Sunday, 21 December 2008

Have your hamburger and eat it - Edit molecules in PDFs

Wouldn't it be nice to be able to copy a molecule from a PDF into a molecular drawing package? Well, here are some instructions for doing this on Windows with BKChem, and using OSRA to do the conversion. Click on the image to the right for a screenshot of this in action.

(1) Install Python 2.6 (or just use 2.4 or 2.5 if you have one of these already)
(2) Install the Python Imaging Library 1.1.6 for your version of Python
(3) Download and extract BKChem-0.12.5.zip
(4) Drop convert_clipboard_image.py and convert_clipboard_image.xml into the BKChem plugins folder (Note: if the webserver is down, you can get these files here and here)
(5) Download and extract osra-mingw-1-1-0.zip
(6) Set the environment variable OSRA to the full path to osra.exe
(7) Find the Snapshot tool (it has a picture of a camera) in your version of Adobe Reader. In version 9 it's under Tools/Select and Zoom/Snapshot Tool, and you can add it to the toolbar under Views/Toolbars/More Tools.
(8) Open a PDF of a paper containing a molecular structure (e.g. Figure 4 in this paper of mine), and use the Snapshot tool to draw a box around a molecule and hit CTRL+C to copy (if not done automatically).
(9) Start BKChem by double-clicking on bkchem.py (in the bkchem subfolder)
(10) Click "Plugins", "Paste and Convert Image"

Notes:
(0) Open Source software allows you to implement crazy ideas as fast as you can think of them.
(1) This won't work with the latest exe release of BKChem as py2exe didn't include the ImageGrab module (part of PIL).
(2) For this to work with ChemDraw, I need to know how to place ChemDraw XML (which I can create with OpenBabel) on the clipboard so that ChemDraw will be able to paste it. (To be clear, I know how to place it on the clipboard in general, it's just how to place it in such a way that ChemDraw will recognise it as a chemical structure. Hmmm...just found this...)
(3) Bond angles are perturbed slightly (e.g. vertical bonds can become skewed). Maybe this can be fixed on the OSRA side.
(4) The hamburger reference and some background can be found on PMR's blog.
(5) Thanks to Leonard (see comment below) for the information on the Snapshot tool in Adobe Reader.

20 comments:

  1. The Snapshot tool is also available in Reader 8 & 9 - it just doesn't clutter up the toolbar by default.

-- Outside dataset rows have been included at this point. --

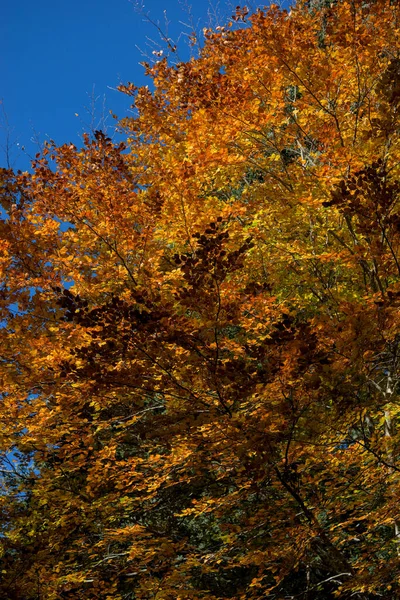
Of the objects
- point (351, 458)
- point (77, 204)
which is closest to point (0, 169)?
point (77, 204)

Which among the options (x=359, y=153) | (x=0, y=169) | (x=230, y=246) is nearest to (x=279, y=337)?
(x=230, y=246)

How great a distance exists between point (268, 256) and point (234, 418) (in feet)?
11.6

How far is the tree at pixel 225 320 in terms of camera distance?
411 cm

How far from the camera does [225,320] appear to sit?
409 centimetres

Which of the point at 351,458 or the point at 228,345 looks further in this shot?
the point at 351,458

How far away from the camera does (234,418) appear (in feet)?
14.0

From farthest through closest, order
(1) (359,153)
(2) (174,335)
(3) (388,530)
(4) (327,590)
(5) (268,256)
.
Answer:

    Try Tools->Select & Zoom->Snapshot tool.

    if you plan to use it a lot, you can add it to your toolbar using Views->Toolbars->More Tools.

    ReplyDelete
  2. @Leonard: Thanks for that - now I can finally upgrade :-) I did search for it in Reader 9 but it just didn't seem to be there. I will update the post.

    ReplyDelete
  3. Noel,
    This is very nice! I was thinking about a tool like this myself and I am so glad to see it already implemented.
    A word about the skewed bond angles - MCDL library is used to generate coordinates for the superatoms (CF3 for example), and unfortunately sometimes it moves around the rest of the molecule as well. If you remember from the openbabel-devel discussion it was no easy task to get MCDL to work with the superatoms/fragments at all so I am happy we even got this far...

    ReplyDelete
  4. convert_clipboard_image.xml
    refers to OASA, not OSRA is it a typo?

    ReplyDelete
  5. Ah, so that's what you were using MCDL for. But wouldn't it be better to keep the CF3 as it is (rather than expanding it), if that's how it is in the original diagram. I'm not sure if this is supported by SDF though.

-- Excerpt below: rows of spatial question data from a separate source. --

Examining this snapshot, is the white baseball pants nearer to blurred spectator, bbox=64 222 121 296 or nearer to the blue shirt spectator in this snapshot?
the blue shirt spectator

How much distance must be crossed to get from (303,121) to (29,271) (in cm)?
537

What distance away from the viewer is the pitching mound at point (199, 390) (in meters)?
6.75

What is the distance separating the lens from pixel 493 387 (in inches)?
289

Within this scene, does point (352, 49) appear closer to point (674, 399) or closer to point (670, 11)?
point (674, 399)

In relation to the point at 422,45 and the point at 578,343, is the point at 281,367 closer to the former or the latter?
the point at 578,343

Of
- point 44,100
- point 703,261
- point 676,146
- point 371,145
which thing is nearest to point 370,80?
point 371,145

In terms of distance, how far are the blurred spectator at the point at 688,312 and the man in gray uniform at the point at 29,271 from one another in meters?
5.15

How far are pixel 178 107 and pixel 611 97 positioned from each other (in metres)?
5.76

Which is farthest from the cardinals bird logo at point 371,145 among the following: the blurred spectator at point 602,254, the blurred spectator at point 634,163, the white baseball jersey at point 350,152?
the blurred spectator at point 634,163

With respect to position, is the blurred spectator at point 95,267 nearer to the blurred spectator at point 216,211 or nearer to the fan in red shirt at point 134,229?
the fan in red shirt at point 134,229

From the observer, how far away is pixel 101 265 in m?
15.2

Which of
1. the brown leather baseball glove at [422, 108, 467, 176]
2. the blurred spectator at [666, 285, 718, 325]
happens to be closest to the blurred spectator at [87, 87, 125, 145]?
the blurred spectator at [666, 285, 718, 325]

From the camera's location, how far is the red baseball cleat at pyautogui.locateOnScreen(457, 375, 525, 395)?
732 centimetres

    I've fixed the OASA typo - it's not the first time and I'm afraid it won't be the last.

    ReplyDelete
  6. I don't think superatoms are supported by SD format.
    With RDKit backend
    the 2d coordinate generation is much better there, but the stereo might get messed up. And I still was not able to compile RDKit with MinGW.

    ReplyDelete
  7. I was able to get it to work on Linux too
    using desktop-data-manager and PyGTK
    for clipboard grabbing/communication, yay!

    ReplyDelete
  8. I have to note 2 things:
    1) The results depend very much on the magnification setting in your PDF viewer when you copy the image to clipboard. For me 200% seems to give good recognition rates.

    2) My python knowledge is next to non-existent and I'm getting BKChem to crash when I attempt to save the recognized structure as .mol file - the error seems to be related to GTK:
    The program 'bkchem.py' received an X Window System error.
    This probably reflects a bug in the program.
    The error was 'BadWindow (invalid Window parameter)'.
    (Details: serial 6876 error_code 3 request_code 15 minor_code 0)

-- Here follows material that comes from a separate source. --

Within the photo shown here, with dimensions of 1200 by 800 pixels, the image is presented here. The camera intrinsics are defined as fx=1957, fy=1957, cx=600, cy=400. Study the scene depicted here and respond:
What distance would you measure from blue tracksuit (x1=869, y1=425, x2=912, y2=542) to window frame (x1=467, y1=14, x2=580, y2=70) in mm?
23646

    any help with solving this BadWindow problem will be most appreciated!

    ReplyDelete
  9. Noel, way cool. The only drawback for most chemists would be the install process. I wonder how hard it would be to bundle up the whole package and deploy with a platform-independent installer...

    I also wonder if you could take this one step further:

    How about a system tool that will convert any image on the (Windows/Linux/Mac) clipboard to a molfile?

    That would decouple the functionality from PDFs - it would work with any image consumer, including a Web browser. It would also enable a variety of drawing packages (ISIS/Draw, ChemWriter, BKChem, JChemPaint, etc.) and chemical spreadsheets to use the conversion.

    ReplyDelete
  10. @Igor: Well done. I looked into using pyGTK on Linux, but it required a newer version of pyGTK than that in the current Debian.

    Interesting point about magnification setting. I would have thought it independent.

    Regarding the error, I think you will have to post the code somewhere or contact Beda. I would test it if I could!

    ReplyDelete
  11. @Rich: The procedure works off the clipboard rather than Adobe per se, and so is already independent. It's easy to stick the mol file back onto the clipboard too, but none of the drawing packages I tested (ChemDraw, BKChem, Symyx Draw) seem to support pasting a molfile from the clipboard.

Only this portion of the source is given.